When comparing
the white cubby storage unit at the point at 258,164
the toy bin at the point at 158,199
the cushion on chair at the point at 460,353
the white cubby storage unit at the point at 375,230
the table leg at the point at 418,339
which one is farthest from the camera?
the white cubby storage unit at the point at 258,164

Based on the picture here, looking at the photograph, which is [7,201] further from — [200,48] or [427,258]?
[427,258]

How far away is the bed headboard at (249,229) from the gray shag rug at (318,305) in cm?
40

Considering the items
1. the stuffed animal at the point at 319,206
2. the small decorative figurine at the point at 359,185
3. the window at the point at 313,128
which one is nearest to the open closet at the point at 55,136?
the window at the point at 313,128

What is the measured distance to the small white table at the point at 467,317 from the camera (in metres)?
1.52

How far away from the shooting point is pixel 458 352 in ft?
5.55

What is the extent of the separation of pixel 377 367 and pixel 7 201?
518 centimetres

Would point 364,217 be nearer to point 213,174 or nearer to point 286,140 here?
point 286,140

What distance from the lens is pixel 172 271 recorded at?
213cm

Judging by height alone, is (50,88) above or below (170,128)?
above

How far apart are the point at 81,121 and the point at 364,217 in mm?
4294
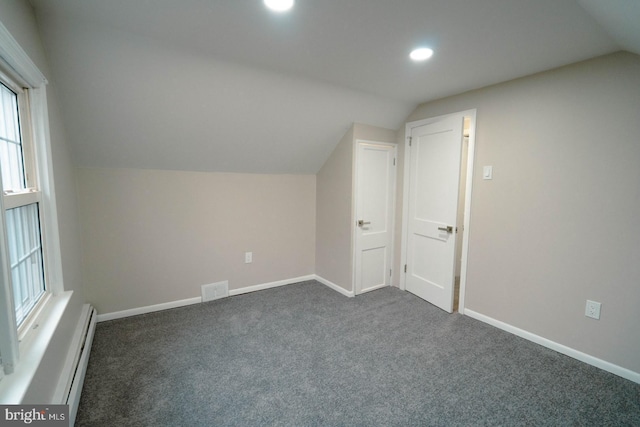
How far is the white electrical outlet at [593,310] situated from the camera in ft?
6.86

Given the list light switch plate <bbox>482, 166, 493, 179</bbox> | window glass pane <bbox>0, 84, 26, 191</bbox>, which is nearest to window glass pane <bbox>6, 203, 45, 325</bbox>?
window glass pane <bbox>0, 84, 26, 191</bbox>

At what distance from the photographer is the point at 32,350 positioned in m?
1.27

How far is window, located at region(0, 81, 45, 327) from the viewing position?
136cm

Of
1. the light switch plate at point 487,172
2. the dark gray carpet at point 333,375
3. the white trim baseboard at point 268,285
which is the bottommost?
the dark gray carpet at point 333,375

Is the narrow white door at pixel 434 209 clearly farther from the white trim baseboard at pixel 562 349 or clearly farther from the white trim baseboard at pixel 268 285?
the white trim baseboard at pixel 268 285

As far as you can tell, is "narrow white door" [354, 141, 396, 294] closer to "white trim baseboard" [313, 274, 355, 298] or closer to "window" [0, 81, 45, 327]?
"white trim baseboard" [313, 274, 355, 298]

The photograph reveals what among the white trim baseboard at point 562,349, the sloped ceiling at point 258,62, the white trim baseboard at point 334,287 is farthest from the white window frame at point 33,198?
the white trim baseboard at point 562,349

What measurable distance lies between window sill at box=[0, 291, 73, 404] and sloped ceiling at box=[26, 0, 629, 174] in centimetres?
138

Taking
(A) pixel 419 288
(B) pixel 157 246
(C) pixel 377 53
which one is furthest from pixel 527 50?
(B) pixel 157 246

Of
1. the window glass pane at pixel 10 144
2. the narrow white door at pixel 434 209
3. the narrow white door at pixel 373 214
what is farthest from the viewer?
the narrow white door at pixel 373 214

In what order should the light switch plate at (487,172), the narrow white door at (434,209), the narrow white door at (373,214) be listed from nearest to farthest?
the light switch plate at (487,172) < the narrow white door at (434,209) < the narrow white door at (373,214)

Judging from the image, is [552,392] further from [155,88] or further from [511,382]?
[155,88]

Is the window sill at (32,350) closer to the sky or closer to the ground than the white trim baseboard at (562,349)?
closer to the sky

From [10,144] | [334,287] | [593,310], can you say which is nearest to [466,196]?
[593,310]
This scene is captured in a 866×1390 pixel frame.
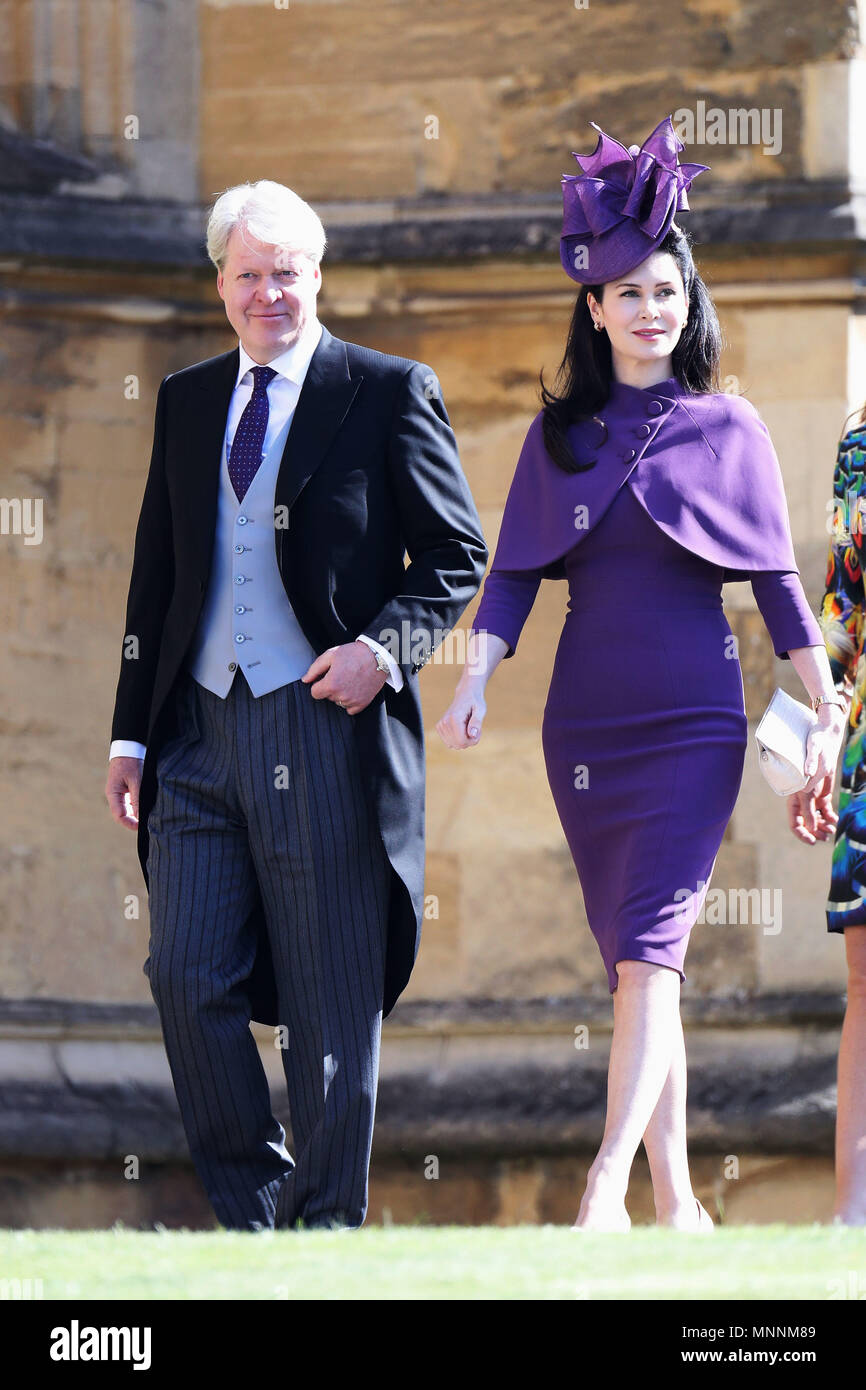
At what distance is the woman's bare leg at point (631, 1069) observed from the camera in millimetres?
3930

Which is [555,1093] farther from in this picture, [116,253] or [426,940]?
[116,253]

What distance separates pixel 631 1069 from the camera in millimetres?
4023

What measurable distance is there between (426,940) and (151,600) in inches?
84.1

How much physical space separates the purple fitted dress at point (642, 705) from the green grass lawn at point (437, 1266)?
30.6 inches

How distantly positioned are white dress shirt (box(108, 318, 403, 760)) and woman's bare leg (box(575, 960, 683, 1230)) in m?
1.02

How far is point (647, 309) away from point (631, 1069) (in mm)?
1355

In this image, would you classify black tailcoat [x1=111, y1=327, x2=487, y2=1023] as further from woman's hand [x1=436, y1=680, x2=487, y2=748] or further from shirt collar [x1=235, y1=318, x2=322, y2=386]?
woman's hand [x1=436, y1=680, x2=487, y2=748]

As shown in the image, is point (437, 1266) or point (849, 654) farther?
point (849, 654)

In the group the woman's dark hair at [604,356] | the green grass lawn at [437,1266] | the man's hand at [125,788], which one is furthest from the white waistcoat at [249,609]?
the green grass lawn at [437,1266]

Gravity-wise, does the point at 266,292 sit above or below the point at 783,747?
above

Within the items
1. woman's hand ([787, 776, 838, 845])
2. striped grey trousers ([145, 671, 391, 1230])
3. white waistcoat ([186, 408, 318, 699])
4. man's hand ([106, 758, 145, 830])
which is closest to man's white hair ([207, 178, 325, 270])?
white waistcoat ([186, 408, 318, 699])

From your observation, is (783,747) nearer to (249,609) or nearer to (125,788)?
(249,609)

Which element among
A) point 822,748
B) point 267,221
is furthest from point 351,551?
point 822,748

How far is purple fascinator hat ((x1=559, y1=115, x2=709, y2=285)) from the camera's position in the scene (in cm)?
427
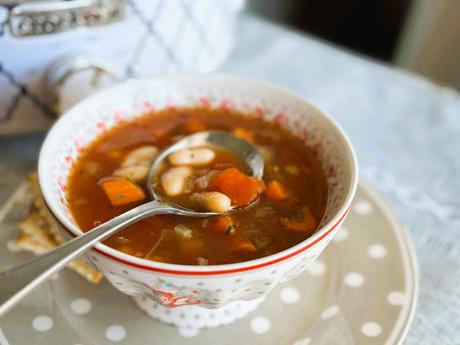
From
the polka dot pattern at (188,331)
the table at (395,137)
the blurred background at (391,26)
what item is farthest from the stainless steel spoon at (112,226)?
the blurred background at (391,26)

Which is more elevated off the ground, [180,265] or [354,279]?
[180,265]

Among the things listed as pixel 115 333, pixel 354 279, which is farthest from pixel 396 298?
pixel 115 333

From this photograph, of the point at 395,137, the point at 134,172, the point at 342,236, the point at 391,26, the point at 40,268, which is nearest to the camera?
the point at 40,268

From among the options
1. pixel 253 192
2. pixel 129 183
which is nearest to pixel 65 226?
pixel 129 183

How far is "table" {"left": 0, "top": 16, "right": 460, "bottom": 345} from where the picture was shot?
2.94ft

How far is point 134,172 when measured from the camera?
0.83 m

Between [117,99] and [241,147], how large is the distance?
0.22 m

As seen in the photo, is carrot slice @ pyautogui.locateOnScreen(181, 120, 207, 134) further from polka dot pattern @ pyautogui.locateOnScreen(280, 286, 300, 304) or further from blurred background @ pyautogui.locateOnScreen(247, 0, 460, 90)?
blurred background @ pyautogui.locateOnScreen(247, 0, 460, 90)

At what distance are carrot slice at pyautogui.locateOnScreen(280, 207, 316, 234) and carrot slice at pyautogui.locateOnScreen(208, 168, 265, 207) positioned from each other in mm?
61

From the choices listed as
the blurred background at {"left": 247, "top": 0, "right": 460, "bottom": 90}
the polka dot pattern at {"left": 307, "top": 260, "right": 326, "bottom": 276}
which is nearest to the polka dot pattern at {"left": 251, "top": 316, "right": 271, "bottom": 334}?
the polka dot pattern at {"left": 307, "top": 260, "right": 326, "bottom": 276}

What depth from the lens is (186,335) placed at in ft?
2.52

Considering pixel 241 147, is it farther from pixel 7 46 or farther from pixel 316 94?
pixel 316 94

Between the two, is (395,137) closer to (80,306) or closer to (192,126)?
(192,126)

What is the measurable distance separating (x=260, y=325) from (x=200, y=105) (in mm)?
397
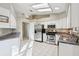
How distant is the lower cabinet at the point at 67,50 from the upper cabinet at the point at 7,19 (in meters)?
0.73

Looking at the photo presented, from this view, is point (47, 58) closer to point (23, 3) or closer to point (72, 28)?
point (72, 28)

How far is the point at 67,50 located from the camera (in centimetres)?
179

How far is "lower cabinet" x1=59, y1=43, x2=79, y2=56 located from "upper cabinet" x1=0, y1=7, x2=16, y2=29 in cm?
73

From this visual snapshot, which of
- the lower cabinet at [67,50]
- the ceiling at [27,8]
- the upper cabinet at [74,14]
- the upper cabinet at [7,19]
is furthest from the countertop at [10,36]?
the upper cabinet at [74,14]

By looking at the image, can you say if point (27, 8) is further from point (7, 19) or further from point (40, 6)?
point (7, 19)

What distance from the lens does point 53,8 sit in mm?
1812

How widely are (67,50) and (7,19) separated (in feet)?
3.10

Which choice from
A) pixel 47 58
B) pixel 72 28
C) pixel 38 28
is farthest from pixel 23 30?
pixel 72 28

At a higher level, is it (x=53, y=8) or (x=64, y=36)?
(x=53, y=8)

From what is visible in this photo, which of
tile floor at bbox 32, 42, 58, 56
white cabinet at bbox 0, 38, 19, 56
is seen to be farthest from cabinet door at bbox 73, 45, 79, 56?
white cabinet at bbox 0, 38, 19, 56

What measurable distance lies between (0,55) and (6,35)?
29 cm

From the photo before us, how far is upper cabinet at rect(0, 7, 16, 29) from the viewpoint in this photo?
5.89 ft

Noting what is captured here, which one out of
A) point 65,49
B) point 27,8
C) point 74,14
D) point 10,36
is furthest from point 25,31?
point 74,14

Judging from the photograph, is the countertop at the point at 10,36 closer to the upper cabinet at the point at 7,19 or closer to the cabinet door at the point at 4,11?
the upper cabinet at the point at 7,19
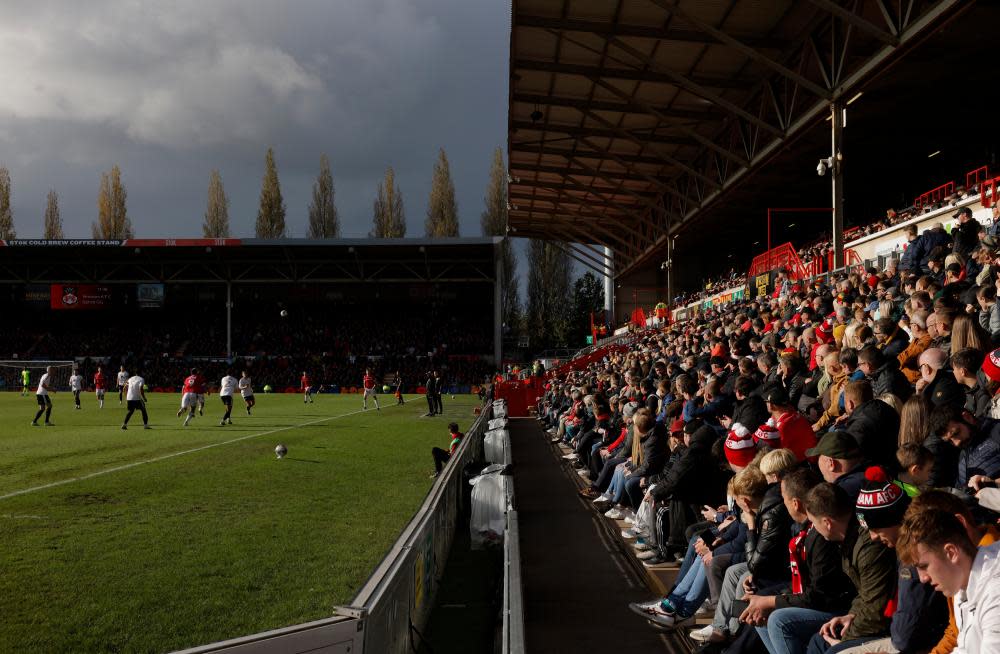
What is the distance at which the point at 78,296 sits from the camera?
51.0m

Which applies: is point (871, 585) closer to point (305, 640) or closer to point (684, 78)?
point (305, 640)

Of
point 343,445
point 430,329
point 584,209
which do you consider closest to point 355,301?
point 430,329

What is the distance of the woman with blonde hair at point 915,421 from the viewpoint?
4875 millimetres

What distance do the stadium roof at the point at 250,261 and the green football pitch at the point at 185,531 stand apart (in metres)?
30.7

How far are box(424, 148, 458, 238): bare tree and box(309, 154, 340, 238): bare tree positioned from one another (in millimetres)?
8880

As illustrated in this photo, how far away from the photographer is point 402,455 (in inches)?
587

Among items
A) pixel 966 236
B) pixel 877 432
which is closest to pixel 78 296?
pixel 966 236

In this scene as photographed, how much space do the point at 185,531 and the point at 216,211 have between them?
6805 cm

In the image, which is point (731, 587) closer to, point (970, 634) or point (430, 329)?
point (970, 634)

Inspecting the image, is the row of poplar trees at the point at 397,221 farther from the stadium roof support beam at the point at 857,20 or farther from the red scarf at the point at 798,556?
the red scarf at the point at 798,556

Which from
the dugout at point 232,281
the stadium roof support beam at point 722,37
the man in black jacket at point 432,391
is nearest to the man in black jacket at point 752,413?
the stadium roof support beam at point 722,37

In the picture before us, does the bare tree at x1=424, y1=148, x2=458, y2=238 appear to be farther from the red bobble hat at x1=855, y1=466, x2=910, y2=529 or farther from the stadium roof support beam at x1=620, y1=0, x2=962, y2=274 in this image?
the red bobble hat at x1=855, y1=466, x2=910, y2=529

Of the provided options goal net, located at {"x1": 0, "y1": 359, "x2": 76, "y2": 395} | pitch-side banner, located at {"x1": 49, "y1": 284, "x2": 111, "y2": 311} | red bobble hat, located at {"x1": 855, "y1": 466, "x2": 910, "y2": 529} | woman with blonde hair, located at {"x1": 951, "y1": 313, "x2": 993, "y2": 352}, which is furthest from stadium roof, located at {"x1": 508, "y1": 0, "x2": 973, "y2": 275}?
pitch-side banner, located at {"x1": 49, "y1": 284, "x2": 111, "y2": 311}

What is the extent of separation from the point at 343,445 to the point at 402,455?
6.88 feet
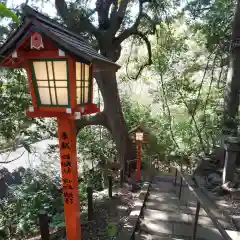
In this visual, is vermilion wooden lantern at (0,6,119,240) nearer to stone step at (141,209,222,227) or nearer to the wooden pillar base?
the wooden pillar base

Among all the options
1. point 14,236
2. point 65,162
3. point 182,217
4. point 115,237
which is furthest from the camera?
point 14,236

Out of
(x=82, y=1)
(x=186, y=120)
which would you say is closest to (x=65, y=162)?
→ (x=82, y=1)

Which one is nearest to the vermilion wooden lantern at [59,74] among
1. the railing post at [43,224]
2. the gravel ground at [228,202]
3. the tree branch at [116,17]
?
the railing post at [43,224]

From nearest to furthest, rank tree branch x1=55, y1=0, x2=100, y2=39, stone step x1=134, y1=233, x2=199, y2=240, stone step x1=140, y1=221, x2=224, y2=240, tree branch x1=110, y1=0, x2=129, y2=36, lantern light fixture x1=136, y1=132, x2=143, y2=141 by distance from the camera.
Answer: stone step x1=134, y1=233, x2=199, y2=240 → stone step x1=140, y1=221, x2=224, y2=240 → tree branch x1=55, y1=0, x2=100, y2=39 → lantern light fixture x1=136, y1=132, x2=143, y2=141 → tree branch x1=110, y1=0, x2=129, y2=36

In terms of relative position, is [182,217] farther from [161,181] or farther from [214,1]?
[214,1]

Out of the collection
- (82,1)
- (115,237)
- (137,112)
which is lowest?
(115,237)

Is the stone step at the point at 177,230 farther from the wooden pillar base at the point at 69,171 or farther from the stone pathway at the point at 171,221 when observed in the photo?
the wooden pillar base at the point at 69,171

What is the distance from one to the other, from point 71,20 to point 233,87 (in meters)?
5.91

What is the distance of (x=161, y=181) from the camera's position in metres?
7.78

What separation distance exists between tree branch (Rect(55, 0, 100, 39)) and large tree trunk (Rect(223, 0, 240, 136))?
4738mm

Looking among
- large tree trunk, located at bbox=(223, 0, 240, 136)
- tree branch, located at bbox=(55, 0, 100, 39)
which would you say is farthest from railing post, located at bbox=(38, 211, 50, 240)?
large tree trunk, located at bbox=(223, 0, 240, 136)

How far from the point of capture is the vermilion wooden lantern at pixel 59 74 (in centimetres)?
243

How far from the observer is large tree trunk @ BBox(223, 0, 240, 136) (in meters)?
7.30

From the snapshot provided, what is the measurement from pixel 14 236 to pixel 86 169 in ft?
16.3
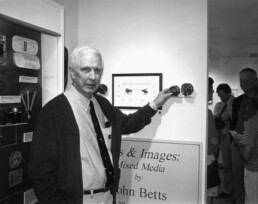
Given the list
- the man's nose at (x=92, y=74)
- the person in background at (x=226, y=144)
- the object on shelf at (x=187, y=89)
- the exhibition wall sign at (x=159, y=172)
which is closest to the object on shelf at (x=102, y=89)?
the exhibition wall sign at (x=159, y=172)

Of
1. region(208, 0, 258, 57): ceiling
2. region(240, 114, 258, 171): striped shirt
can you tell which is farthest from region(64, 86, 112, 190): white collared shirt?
region(208, 0, 258, 57): ceiling

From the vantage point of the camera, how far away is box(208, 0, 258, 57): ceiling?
135 inches

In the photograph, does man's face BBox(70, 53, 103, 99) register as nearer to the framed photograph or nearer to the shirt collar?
the shirt collar

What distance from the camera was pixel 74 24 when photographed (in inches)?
96.7

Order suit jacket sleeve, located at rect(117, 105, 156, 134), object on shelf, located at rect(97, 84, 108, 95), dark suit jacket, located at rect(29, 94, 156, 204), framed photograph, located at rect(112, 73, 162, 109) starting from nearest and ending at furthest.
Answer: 1. dark suit jacket, located at rect(29, 94, 156, 204)
2. suit jacket sleeve, located at rect(117, 105, 156, 134)
3. framed photograph, located at rect(112, 73, 162, 109)
4. object on shelf, located at rect(97, 84, 108, 95)

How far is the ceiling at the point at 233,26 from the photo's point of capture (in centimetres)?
344

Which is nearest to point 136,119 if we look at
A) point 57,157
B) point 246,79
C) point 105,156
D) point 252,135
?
point 105,156

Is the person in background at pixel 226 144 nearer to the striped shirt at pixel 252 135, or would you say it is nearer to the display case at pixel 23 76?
the striped shirt at pixel 252 135

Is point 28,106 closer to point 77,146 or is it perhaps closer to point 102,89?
point 77,146

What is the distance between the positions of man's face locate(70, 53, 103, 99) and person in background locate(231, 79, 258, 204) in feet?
4.72

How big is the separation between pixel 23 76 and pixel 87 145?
630 mm

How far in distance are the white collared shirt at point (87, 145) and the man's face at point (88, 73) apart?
0.08 meters

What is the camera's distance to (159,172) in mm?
2268

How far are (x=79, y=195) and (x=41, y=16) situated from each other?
3.54 feet
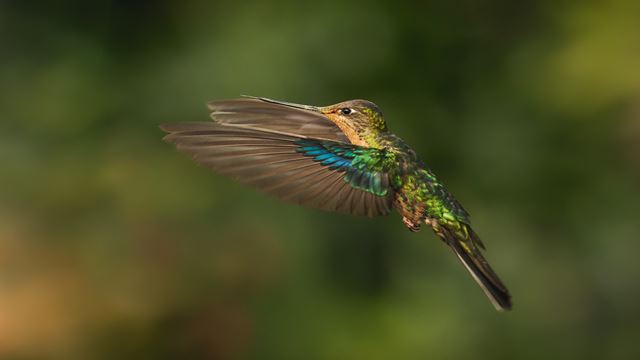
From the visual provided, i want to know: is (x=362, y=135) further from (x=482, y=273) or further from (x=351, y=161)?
(x=482, y=273)

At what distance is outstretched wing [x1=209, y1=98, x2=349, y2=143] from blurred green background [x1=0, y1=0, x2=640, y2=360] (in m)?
1.99

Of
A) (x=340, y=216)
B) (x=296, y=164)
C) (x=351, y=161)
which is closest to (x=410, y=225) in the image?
(x=351, y=161)

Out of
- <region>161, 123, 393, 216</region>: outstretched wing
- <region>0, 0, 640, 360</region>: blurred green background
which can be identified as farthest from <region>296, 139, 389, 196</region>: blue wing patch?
<region>0, 0, 640, 360</region>: blurred green background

· · ·

Given task> Present the material from its first line through the line containing "the table leg at the point at 418,339" as a numbered list, dropping any blank lines.

Result of the exercise>
1. When comparing
2. the white cubby storage unit at the point at 258,164
3. the toy bin at the point at 158,199
4. the cushion on chair at the point at 460,353
5. the white cubby storage unit at the point at 375,230
6. the table leg at the point at 418,339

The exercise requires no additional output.